NVIDIA / modulus-sym

Framework providing pythonic APIs, algorithms and utilities to be used with Modulus core to physics inform model training as well as higher level abstraction for domain experts
https://developer.nvidia.com/modulus
Apache License 2.0
147 stars 60 forks source link

:bug: [BUG]: Lbfgs optimizer set the initial state as the final state #21

Open zhangzhen117 opened 1 year ago

zhangzhen117 commented 1 year ago

Hi, report a bug about the L-BFGS optimizer. I added the training loss log during the BFGS train and found that the BFGS optimizer used the initial loss (1.361e-02) as the final loss. The same value is shown in the TensorBoard. It is not clear on which state is the inference based. I think it is just an output error. The model is trained finely, and the saved network.pth file is right.

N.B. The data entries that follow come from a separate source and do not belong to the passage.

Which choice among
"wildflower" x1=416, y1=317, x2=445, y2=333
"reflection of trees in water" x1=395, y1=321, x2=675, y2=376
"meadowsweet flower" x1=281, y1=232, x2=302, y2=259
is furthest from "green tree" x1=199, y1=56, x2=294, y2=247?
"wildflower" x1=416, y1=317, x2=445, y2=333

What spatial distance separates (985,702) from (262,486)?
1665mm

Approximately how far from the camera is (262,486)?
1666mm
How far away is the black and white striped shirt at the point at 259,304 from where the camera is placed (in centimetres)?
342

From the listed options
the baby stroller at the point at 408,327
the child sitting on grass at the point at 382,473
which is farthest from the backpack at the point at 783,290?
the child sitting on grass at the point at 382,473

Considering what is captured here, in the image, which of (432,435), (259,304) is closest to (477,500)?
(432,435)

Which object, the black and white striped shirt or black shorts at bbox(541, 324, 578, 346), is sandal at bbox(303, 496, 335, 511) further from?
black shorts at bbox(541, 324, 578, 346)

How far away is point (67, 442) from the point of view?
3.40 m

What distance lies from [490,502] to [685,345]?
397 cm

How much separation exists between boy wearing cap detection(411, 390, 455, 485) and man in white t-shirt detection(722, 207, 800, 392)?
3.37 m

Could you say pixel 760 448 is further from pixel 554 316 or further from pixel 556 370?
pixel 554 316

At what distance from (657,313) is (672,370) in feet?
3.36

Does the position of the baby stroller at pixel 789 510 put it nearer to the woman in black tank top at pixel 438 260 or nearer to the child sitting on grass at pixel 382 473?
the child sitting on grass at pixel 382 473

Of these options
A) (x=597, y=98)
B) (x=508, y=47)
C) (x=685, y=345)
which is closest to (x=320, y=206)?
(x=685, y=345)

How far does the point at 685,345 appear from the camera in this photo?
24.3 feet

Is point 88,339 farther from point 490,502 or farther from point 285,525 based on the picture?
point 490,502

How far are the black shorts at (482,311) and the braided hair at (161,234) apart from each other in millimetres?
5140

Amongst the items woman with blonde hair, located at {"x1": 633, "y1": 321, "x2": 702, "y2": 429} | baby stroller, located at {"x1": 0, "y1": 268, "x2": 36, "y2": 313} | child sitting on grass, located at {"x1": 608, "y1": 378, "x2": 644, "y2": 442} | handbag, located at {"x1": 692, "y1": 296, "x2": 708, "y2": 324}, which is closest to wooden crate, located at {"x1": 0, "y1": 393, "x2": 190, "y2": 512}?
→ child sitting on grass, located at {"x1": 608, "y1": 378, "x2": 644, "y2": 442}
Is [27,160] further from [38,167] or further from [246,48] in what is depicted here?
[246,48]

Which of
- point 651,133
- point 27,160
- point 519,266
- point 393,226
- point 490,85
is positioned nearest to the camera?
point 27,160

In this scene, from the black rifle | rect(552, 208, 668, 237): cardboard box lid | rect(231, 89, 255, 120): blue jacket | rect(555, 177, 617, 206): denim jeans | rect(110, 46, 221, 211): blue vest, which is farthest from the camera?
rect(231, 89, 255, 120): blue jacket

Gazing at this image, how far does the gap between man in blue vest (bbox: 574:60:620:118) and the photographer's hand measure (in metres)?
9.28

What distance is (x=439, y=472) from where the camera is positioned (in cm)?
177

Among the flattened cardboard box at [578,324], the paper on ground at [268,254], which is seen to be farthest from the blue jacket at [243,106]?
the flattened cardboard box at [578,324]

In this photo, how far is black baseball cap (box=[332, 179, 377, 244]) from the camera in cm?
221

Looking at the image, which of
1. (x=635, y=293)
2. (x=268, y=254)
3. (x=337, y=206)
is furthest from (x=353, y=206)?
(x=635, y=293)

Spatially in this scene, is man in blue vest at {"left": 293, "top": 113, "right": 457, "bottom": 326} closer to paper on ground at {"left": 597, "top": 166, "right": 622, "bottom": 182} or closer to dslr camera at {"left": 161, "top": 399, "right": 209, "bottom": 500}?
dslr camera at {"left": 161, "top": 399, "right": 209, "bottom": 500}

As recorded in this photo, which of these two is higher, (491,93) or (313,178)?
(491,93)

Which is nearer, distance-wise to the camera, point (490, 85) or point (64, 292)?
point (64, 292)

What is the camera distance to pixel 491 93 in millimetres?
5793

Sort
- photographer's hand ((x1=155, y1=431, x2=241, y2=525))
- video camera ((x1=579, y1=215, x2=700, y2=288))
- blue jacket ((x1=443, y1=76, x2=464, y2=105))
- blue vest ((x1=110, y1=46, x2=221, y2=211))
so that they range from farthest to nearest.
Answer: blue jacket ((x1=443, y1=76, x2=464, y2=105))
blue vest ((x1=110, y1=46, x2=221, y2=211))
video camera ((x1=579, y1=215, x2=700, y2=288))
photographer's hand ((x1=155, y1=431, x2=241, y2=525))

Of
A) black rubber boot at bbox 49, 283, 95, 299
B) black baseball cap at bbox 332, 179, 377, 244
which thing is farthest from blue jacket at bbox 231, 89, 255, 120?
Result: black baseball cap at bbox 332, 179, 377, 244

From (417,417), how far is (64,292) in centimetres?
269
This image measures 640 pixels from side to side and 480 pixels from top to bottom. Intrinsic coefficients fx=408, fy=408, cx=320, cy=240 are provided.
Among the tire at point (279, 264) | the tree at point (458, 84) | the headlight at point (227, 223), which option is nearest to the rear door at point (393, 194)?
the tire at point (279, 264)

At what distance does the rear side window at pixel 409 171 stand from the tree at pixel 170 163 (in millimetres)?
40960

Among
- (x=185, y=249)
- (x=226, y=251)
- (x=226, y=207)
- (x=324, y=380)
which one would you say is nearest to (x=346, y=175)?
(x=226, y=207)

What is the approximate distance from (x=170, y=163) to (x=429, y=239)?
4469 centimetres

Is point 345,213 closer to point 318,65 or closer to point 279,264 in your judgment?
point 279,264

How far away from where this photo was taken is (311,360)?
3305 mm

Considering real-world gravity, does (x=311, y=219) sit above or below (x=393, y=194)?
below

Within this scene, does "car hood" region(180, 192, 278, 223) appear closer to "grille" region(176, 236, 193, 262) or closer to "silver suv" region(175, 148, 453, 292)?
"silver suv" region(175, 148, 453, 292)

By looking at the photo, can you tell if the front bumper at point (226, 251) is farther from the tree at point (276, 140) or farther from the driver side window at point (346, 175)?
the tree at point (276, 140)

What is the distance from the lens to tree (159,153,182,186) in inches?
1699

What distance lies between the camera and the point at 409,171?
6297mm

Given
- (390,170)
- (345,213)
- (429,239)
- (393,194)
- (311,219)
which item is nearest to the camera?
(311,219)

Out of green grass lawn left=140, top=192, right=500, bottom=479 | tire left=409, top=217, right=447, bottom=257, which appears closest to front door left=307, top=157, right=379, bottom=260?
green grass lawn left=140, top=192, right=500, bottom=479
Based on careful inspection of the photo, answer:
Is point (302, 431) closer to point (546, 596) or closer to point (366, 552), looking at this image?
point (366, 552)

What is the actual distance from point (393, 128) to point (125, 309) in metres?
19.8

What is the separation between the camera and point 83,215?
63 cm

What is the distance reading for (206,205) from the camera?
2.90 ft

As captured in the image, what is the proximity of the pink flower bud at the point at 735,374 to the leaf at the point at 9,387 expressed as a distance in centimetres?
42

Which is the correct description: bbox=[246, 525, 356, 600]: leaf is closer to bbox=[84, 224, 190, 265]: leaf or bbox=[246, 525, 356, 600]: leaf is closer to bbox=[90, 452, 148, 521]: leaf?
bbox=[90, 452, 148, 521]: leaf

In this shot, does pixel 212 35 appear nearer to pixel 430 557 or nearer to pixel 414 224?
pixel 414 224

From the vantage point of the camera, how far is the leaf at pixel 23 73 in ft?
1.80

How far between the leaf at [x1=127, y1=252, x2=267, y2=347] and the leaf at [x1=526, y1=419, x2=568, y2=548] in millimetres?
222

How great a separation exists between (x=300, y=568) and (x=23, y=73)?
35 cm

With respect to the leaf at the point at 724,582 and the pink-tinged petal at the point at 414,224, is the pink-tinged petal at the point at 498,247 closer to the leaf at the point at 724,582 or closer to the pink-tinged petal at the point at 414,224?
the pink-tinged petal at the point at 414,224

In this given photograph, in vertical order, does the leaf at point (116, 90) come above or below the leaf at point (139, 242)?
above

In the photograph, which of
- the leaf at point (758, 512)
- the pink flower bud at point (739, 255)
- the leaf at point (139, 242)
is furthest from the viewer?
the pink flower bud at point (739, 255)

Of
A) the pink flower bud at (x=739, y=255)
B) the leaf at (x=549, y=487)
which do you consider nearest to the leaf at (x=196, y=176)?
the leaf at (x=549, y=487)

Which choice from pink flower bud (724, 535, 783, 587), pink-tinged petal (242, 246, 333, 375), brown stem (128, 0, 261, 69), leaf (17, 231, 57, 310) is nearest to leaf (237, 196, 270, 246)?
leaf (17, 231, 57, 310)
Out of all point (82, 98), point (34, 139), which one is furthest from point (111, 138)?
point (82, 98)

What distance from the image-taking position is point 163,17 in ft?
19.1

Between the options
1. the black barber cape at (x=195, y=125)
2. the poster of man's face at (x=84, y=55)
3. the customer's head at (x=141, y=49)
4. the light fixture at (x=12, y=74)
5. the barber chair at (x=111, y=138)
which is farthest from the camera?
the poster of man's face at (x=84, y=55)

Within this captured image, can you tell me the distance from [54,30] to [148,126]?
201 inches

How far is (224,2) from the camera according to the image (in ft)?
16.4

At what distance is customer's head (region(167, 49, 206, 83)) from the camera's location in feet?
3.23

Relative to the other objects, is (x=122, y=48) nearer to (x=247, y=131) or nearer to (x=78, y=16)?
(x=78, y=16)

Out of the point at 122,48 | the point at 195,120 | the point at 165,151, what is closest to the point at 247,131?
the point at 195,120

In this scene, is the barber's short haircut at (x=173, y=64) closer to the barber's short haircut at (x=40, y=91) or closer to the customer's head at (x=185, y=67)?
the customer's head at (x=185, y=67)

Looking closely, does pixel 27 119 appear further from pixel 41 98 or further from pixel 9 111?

[14:08:36] - attempting to restore from: outputs/NS_inverse [14:08:36] - Success loading optimizer: outputs/NS_inverse/optim_checkpoint.0.pth [14:08:36] - Success loading model: outputs/NS_inverse/uvp_network.0.pth [14:08:40] - lbfgs optimizer selected. Setting max_steps to 0 [14:08:43] - [step: 0] lbfgs optimization in running [14:08:52] - [iter: 0] loss: 1.361e-02 [14:09:07] - [iter: 200] loss: 1.342e-02 [14:09:20] - [iter: 400] loss: 1.326e-02 [14:09:34] - [iter: 600] loss: 1.316e-02 [14:09:48] - [iter: 800] loss: 1.306e-02 [14:10:02] - [iter: 1000] loss: 1.293e-02 [14:10:16] - [iter: 1200] loss: 1.282e-02 [14:10:29] - [iter: 1400] loss: 1.272e-02 [14:10:43] - [iter: 1600] loss: 1.261e-02 [14:10:57] - [iter: 1800] loss: 1.254e-02 [14:11:11] - [iter: 2000] loss: 1.244e-02 [14:11:25] - [iter: 2200] loss: 1.235e-02 [14:11:38] - [iter: 2400] loss: 1.226e-02 [14:11:52] - [iter: 2600] loss: 1.219e-02 [14:12:06] - [iter: 2800] loss: 1.211e-02 [14:12:20] - lbfgs optimization completed after 3000 steps [14:12:20] - [step: 0] record constraint batch time: 5.271e-01s [14:12:33] - [step: 0] record inferencers time: 1.297e+01s [14:12:33] - [step: 0] saved checkpoint to outputs/NS_inverse [14:12:33] - [step: 0] loss: 1.361e-02 [14:12:33] - [step: 0] reached maximum training steps, finished training!